-------- SUPPLIED RECORDS --------

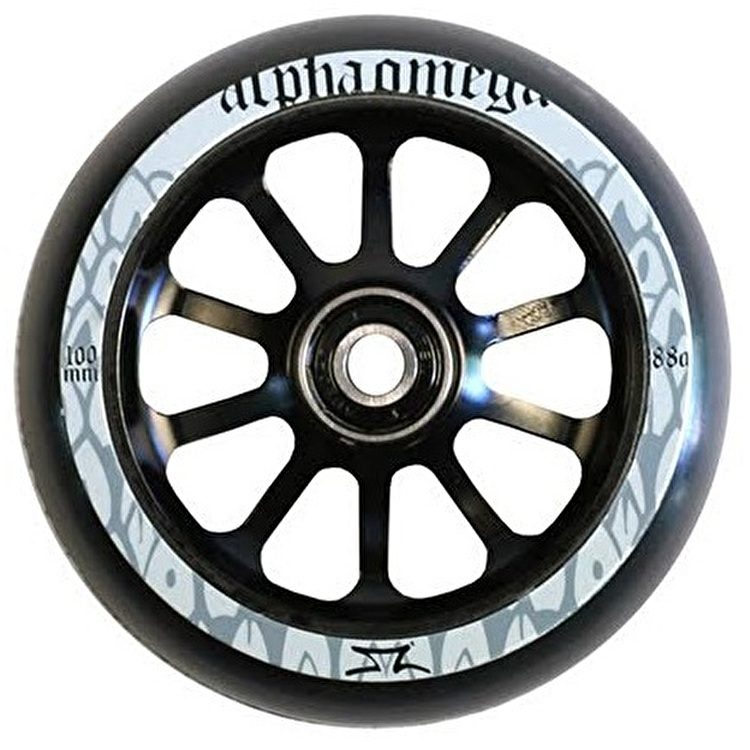 AO Delta 100mm Wheel incl Bearings - Black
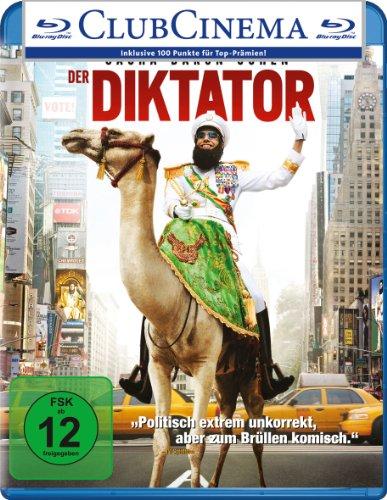 Der Diktator [Blu-ray]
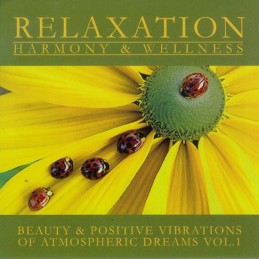 Relaxation harmony & wellness CD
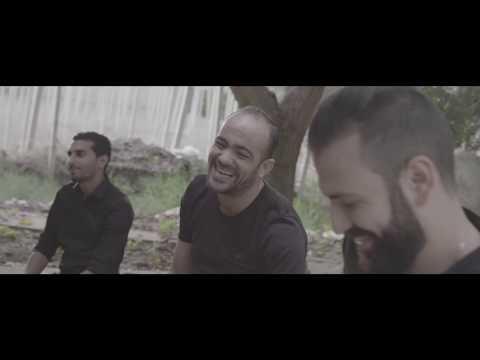 Trio Fahmi Riahi ✪ قلبي تعب ✪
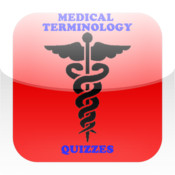Medical Terminology Practice Quizzes system keylogger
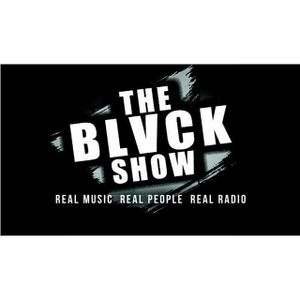 The Blvck Show | Fame Supply Co. | Legacy Radio | August 16, 2016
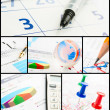 Collage of business chart — Stock Photo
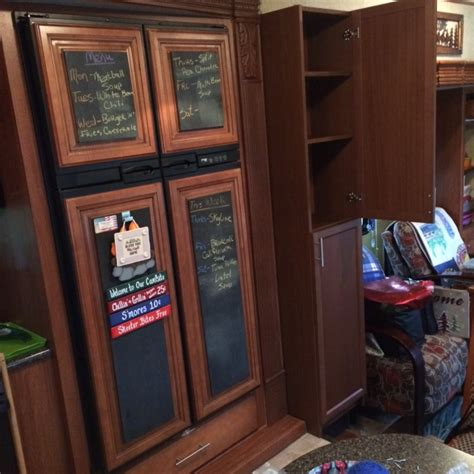 how to adding a kitchen pantry cabinet traveling talleys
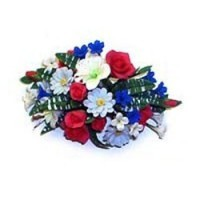 § Disc. $3 Off - Dollhouse Floral Centerpiece - Product Image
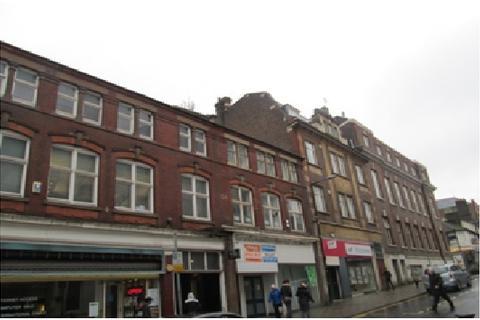 1 bedroom flat to rent - Upper George Street, Luton, Bedfordshire, LU1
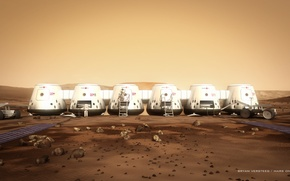 Картинка камни, Марс, астронавты, модули, грунт, марсоход, Mars One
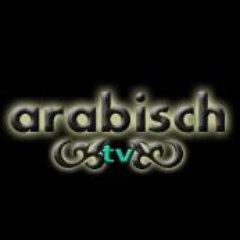 Arabisch Lernen Arabischtv On Twitter Tipp Da Stimmt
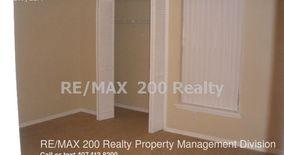 4056 E Maryland Place
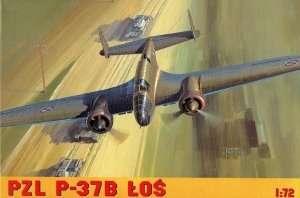 Poland Bomber PZL P-37B Łoś in scale 1-72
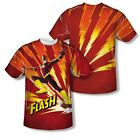 The Flash - Lightning Fast Adult All Over Print T-Shirt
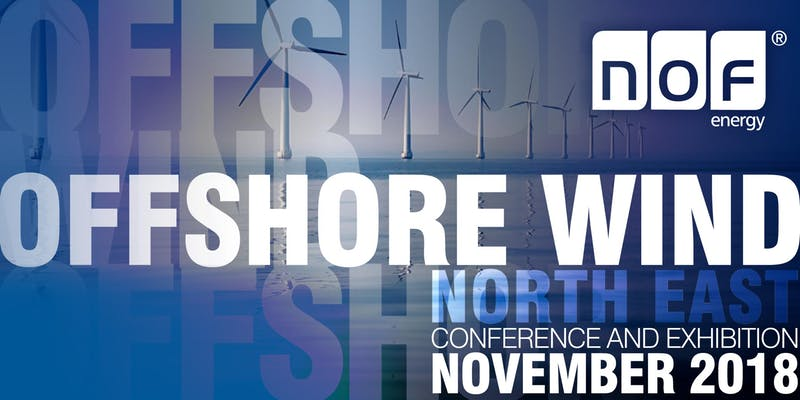 Offshore Wind North East Conference and Exhibition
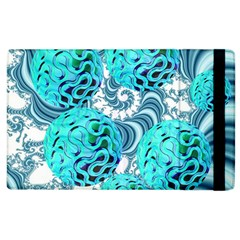 Teal Sea Forest, Abstract Underwater Ocean Apple iPad 3/4 Flip Case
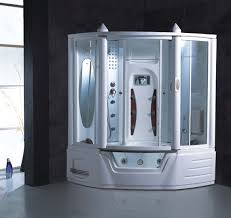 bathroom designs luxurious: breathtaking home design ideas luxurious bathroom interior new inspiration with white shower enclosures along head also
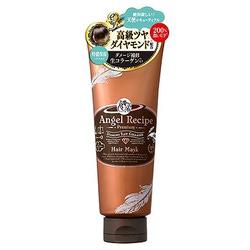Cosme Company Angel Recipe Premium Hair Mask : Премиальная восстанавливающая маска для волос без сульфатов, 220 гр.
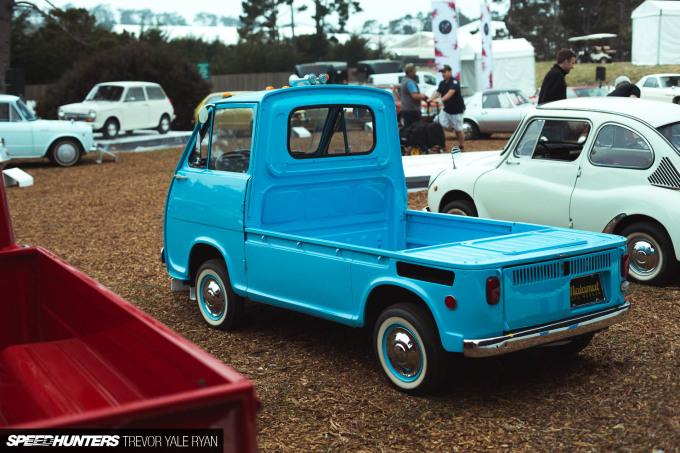 2018-SH-Japanese-Automotive-Invitational-Trevor-Ryan_019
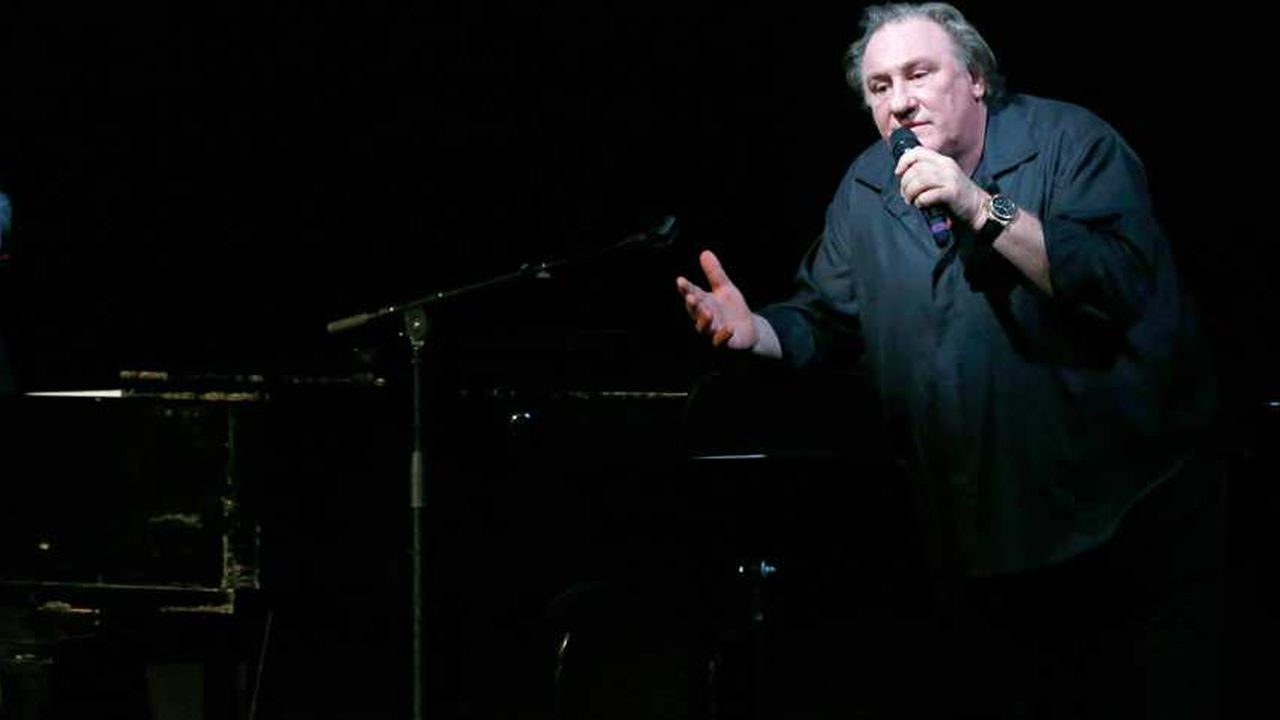 Depardieu chante Barbara, l'amie de l'au-delà
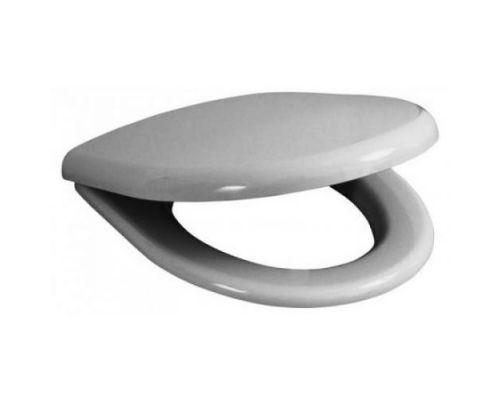 Крышка-сиденье Jika Vega 91534 петли хром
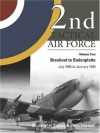 2nd Tactical Air Force, Vol. 2: Breakout to Bodenplatte (July 1944 to January 1945) - Christopher Shores, Chris Thomas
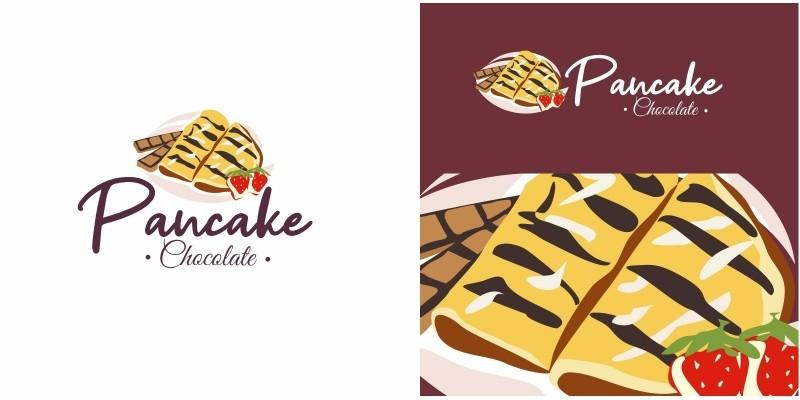 Pancake Logo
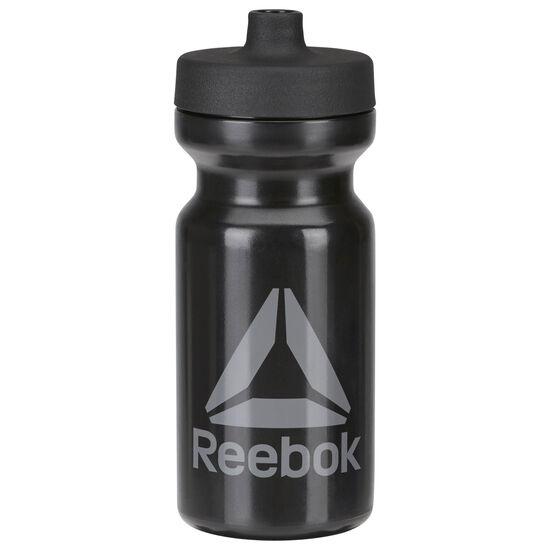 Reebok - Foundation Water Bottle 500ml Black BK3386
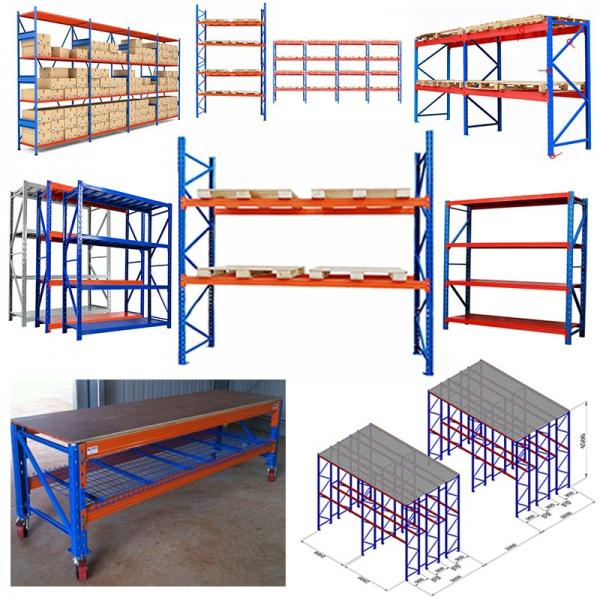 Guangdong Aluminium Profile for Warehouse Storage Rack Shelf
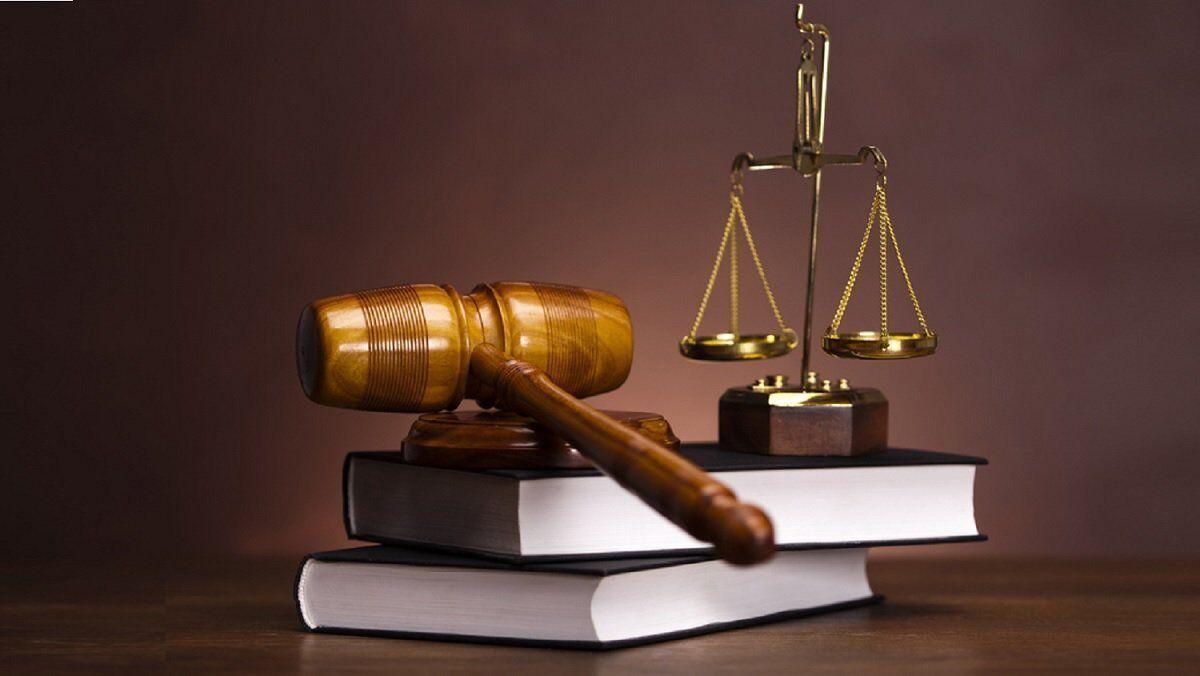 ثبت نام آزمون شفاهی پذیرفته شدگان مرکز وکلا، کارشناسان رسمی و مشاوران خانواده قوه قضاییه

--------

§ **ASSIGNMENT**
A faithful copy of every record is needed here. Leave the images out of it.

§ **EXERCISE SOLUTION**
 AO Delta 100mm Wheel incl Bearings - Black
 Der Diktator [Blu-ray]
 Relaxation harmony & wellness CD
 Trio Fahmi Riahi ✪ قلبي تعب ✪
Medical Terminology Practice Quizzes system keylogger
 The Blvck Show | Fame Supply Co. | Legacy Radio | August 16, 2016
 Collage of business chart — Stock Photo
 how to adding a kitchen pantry cabinet traveling talleys
 § Disc. $3 Off - Dollhouse Floral Centerpiece - Product Image
 1 bedroom flat to rent - Upper George Street, Luton, Bedfordshire, LU1
 Картинка камни, Марс, астронавты, модули, грунт, марсоход, Mars One
 Arabisch Lernen Arabischtv On Twitter Tipp Da Stimmt
 4056 E Maryland Place
 Poland Bomber PZL P-37B Łoś in scale 1-72
 The Flash - Lightning Fast Adult All Over Print T-Shirt
 Offshore Wind North East Conference and Exhibition
 Teal Sea Forest, Abstract Underwater Ocean Apple iPad 3/4 Flip Case
 bathroom designs luxurious: breathtaking home design ideas luxurious bathroom interior new inspiration with white shower enclosures along head also
Cosme Company Angel Recipe Premium Hair Mask : Премиальная восстанавливающая маска для волос без сульфатов, 220 гр.
 2018-SH-Japanese-Automotive-Invitational-Trevor-Ryan_019
 Depardieu chante Barbara, l'amie de l'au-delà
 Крышка-сиденье Jika Vega 91534 петли хром
 2nd Tactical Air Force, Vol. 2: Breakout to Bodenplatte (July 1944 to January 1945) - Christopher Shores, Chris Thomas
 Pancake Logo
 Reebok - Foundation Water Bottle 500ml Black BK3386
 Guangdong Aluminium Profile for Warehouse Storage Rack Shelf
 ثبت نام آزمون شفاهی پذیرفته شدگان مرکز وکلا، کارشناسان رسمی و مشاوران خانواده قوه قضاییه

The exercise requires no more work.